Create a dataiku dataframe from api call

UserKp
Level 3
Create a dataiku dataframe from api call

Hi all,

I am using API designer for which I created one API which takes some datasets from the flow and takes the API response fields, and some calculation is being done which is then stored in a pandas data frame. Now this data frame will be created every time the API is called with a new set of responses, I want to store this data frame into a flow which should be a Dataiku data frame.

So the Dataiku data frame in the flow should be updated whenever a new API call is made.

How can I achieve this, should writing the df into append mode into Dataiku flow ? will it work.? I don't want to experiment much some precise solutions or suggestions are appreciated.

Thanks

0 Kudos
7 Replies
Turribeach

In general you don't want an API service to be writting back to the Designer node, this is anti-pattern. Your API service should run completely separated from your Designer node. Think of your Designer node as a Development machine, would you want your Production server to depend on a Development server?

If you want to feed back data scored by an API service you have a couple of options. Either you write some code to persist the data scored from your API service directly into your database layer or you rely on the built-in API node logs and load all the logs back into your flow for feedback analysis.

0 Kudos
UserKp
Level 3
Author

so you mean API should not write data?

well, I created an Excel file with some columns and uploaded it to my test flow. I read this dataset and performed some calculations with extra columns and wrote back to this dataset, it's working fine

no in my API I have a test project and its credentials, I want to do the same with that API, before that I just want to create a blank dataset with some columns and define the schema, and hit the API to update this dataset.

i have tried the option to create a managed dataset but I cannot define its column so it is just an empty table with no columns, so while using that it throws an error that schema doesn't;t exist which is understandable because it just blank table

0 Kudos
Turribeach

I don't really understand what you are trying to achieve. Can you take a step back and explain your requirement? Why do you need to use an API? When you say API do you mean a Dataiku API Node with a Dataiku API service you coded and deployed or a call to the Dataiku Python API (aka SDK)? Can you post the code and the error you get in a code block please?

0 Kudos
UserKp
Level 3
Author

my idea was to create an empty dataframe from the UI,but while exploring I got to know its not possible to do it in the UI.

so I used a python code recipe to create a data frame, define schema,and then use this dataframe to write back to this dataset.

yes I am using the API designer here,the data has to be calculated based on the API response,that's the requirement,other wise I would have used recipe to do the reading and writing which makes sense.

now the data is being written in the created data frame from the api

0 Kudos
Turribeach

I really still struggle to understand your requirement. This is because you have't really shared your requirement but only the process you think should be followed to achieve that goal. Re-reading the whole thread all I get is that you are using the API node and that for some unknown reason you want some data frame updated in the Designer node every time the API gets called. 
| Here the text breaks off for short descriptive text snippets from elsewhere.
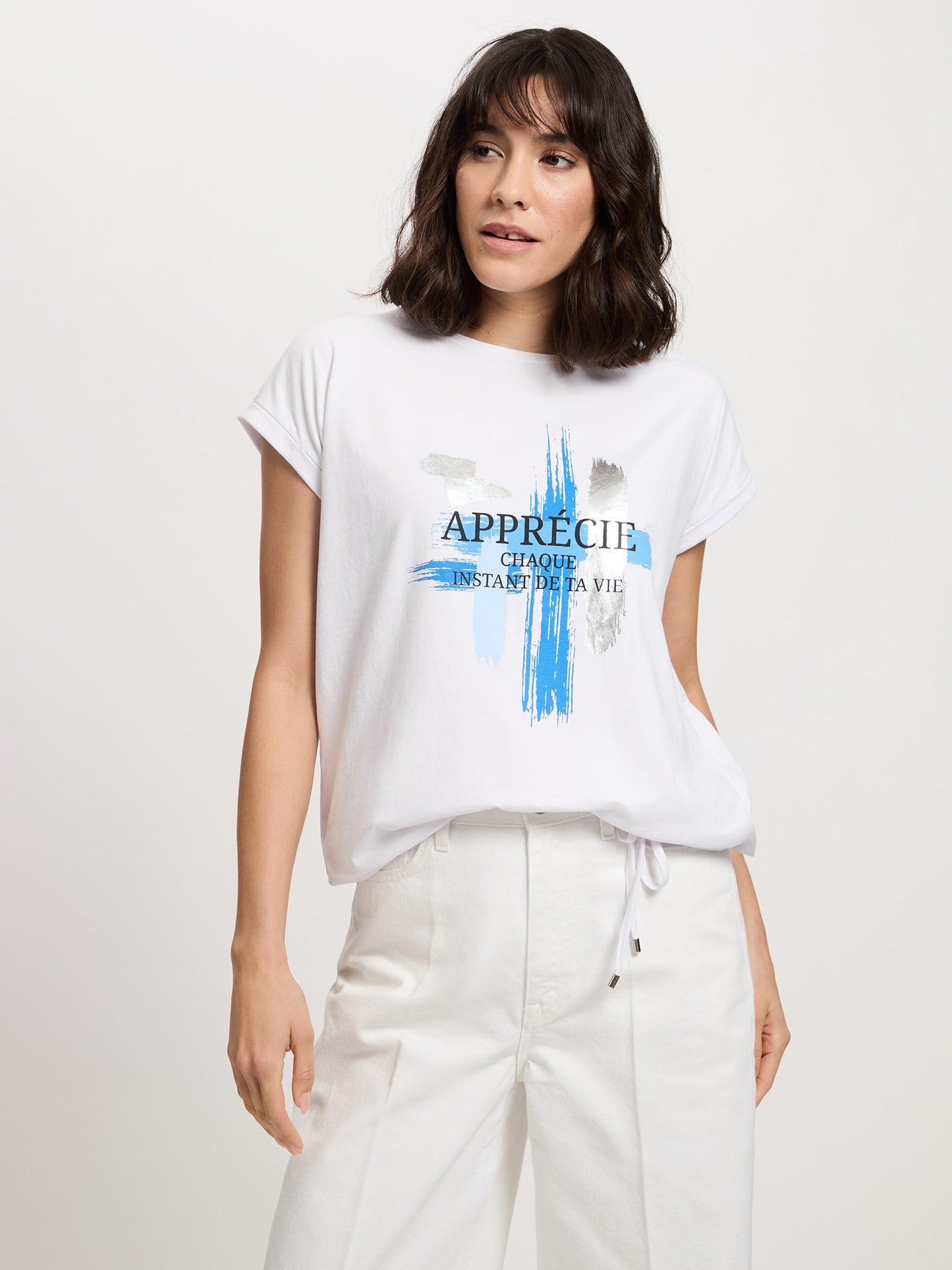 Damen Regular T-Shirt in weiß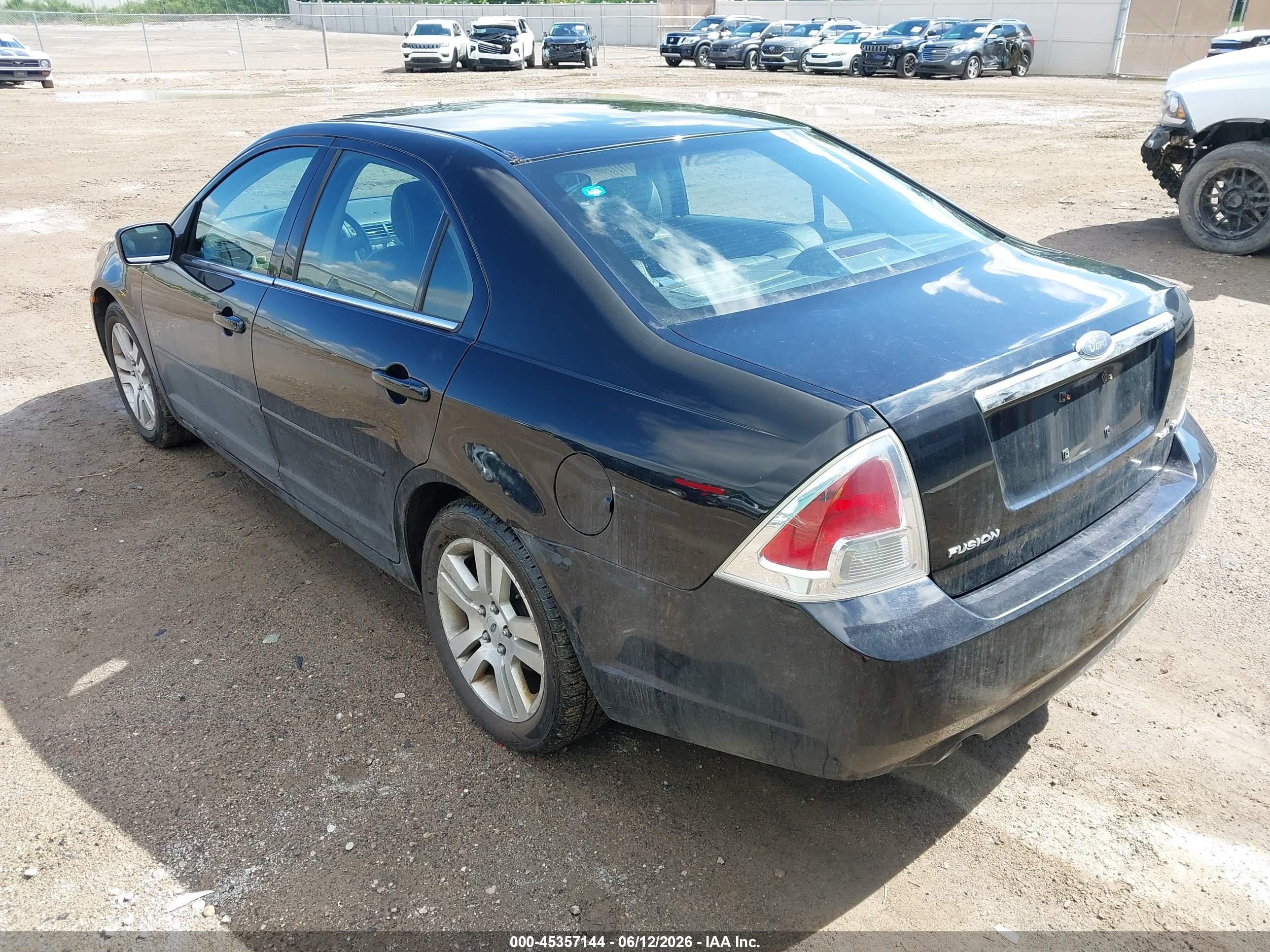 2006 Ford Fusion Sel Black vin: 3FAHP08106R151463
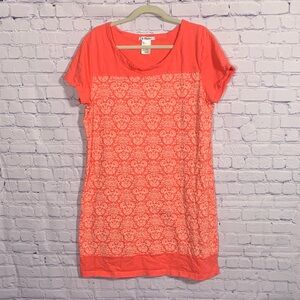 Disney Parks Womens Short Sleeve Mickey Mouse T-Shirt Dress Pink Coral Size XXL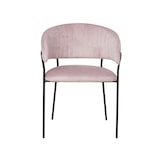 thumbnail of SalesFever Stuhl | mit Rückensteppung | Samt | B 55 x T 50 x H 80 cm | Rose
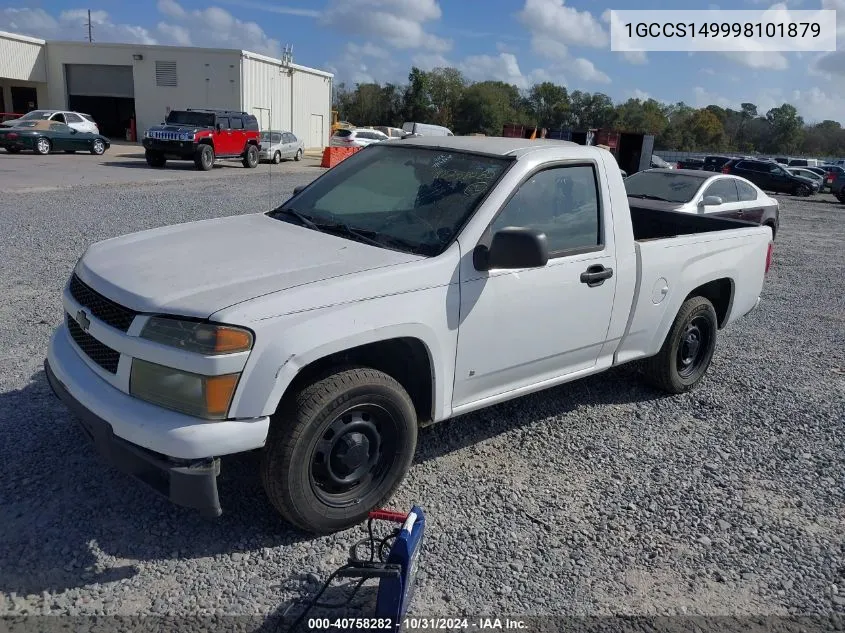 2009 Chevrolet Colorado Work Truck VIN: 1GCCS149998101879 Lot: 40758282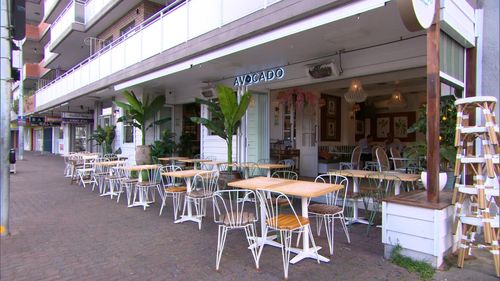 A Sydney man accused of staging his own kidnapping was found sitting at this Brighton le Sands cafe, unharmed. 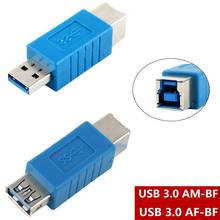 High Quality USB 3.0 Type A Female to Type B Female Plug Connector Adapter USB 3.0 Converter Adaptor AF to BF 2024 - buy cheap
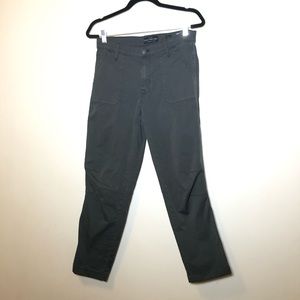 Lucky Brand green skinny  Cargo Pants stripe 6/28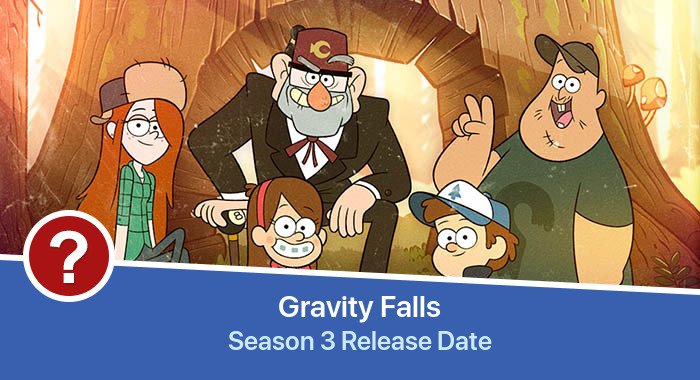 Gravity Falls Season 3 release date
As I said on my initial reply this is a bad idea and an anti-pattern. That doesn't mean you can't actually do it, it just means that you will not be following good practice if you do it. The other things to consider for what you are doing is that REST API endpoints should generally be stateless. Writting data back to Designer node will not only slow down your API response time but also might not be multi-thread safe. 
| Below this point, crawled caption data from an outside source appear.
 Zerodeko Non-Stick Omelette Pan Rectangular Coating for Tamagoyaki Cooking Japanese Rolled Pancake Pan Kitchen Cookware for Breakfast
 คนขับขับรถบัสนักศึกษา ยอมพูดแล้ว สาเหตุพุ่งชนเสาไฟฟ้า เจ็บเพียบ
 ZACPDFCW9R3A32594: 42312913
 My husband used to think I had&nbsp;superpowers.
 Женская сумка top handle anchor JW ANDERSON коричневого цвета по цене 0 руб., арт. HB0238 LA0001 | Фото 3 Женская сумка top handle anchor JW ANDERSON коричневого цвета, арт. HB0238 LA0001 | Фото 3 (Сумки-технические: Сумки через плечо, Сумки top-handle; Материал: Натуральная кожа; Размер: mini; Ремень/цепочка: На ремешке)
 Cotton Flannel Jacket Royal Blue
I can't really say anything else unless I understand your real requirement and the reasons for the unortodox design.

0 Kudos
UserKp
Level 3
Author

ok so this is the requirement-

  1. I calculate workload whenever a new ticket is registered in my application, you can assume it is a ticket system.
  2. Each time a new ticket comes the API is called and some list is returned
  3. I want to calculate some workload each time a ticket is created and API is called for that ticket, and save that calculation to a dataset because I have to use this information.
  4. Which I can use further to filter for particular dates and generate a report

To summarize each ticket calculate, save the data generate the report at the end of each day 

I just want to make sure the workload is realtime and that's why I went with this approach which might be wrong anyway

Do you have any ideas or suggestions?

 

0 Kudos
Turribeach

Return what you need to calculate in your API response. Use the built-in API logging capability to record all your responses. Then fetch and process your API logs as needed. You can customise the logging to log to different files per day, per hour, whatever suits your needs. 

0 Kudos